The "plain of truth" above the heavens (247c) is the realm of the Forms — accessible to soul, not sense. Within embodied life, lived space is real.

Matter

Phaedrus

The body is the soul's "tomb" (a play on sōma/sēma at 250c) but also the necessary vehicle for incarnate life. Matter is emergent, finite, conserved.

Observer

Phaedrus

The soul is a tripartite charioteer (reason and the two horses of spirit and appetite) — the schema that would be fully developed in the Republic IV. Active, plural, embodied in this life, capable of disembodied ascent in others.

Energy

Phaedrus

The "wings" of the soul are the energetic principle by which it ascends.
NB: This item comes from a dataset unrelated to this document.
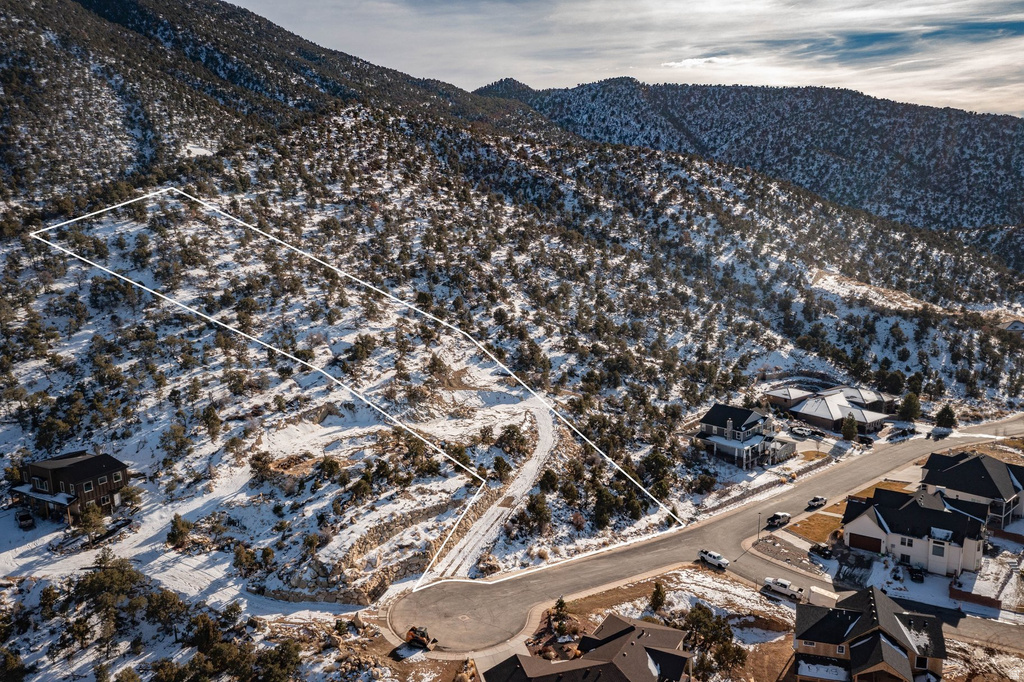 1960 N MAHOGANY CIR Cedar City, UT 84721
Nourished by the Forms, shrivelled by sensual indulgence.

Information

Phaedrus

The dialogue's critique of writing argues that real philosophical knowledge is dialogical, dynamic, living — and cannot be captured in inert text. Personal information is conserved across the soul's long cyclic journey.

Internal Tensions

Where each work's argument pulls against itself.

Phaedrus

The Phaedrus famously criticises writing as inferior to speech — yet Plato wrote it. The performative paradox has been noted since antiquity. Modern interpreters split: either Plato is signalling esoteric reservations about his own written corpus, or the critique is itself a written invitation to keep philosophical inquiry alive in the reader.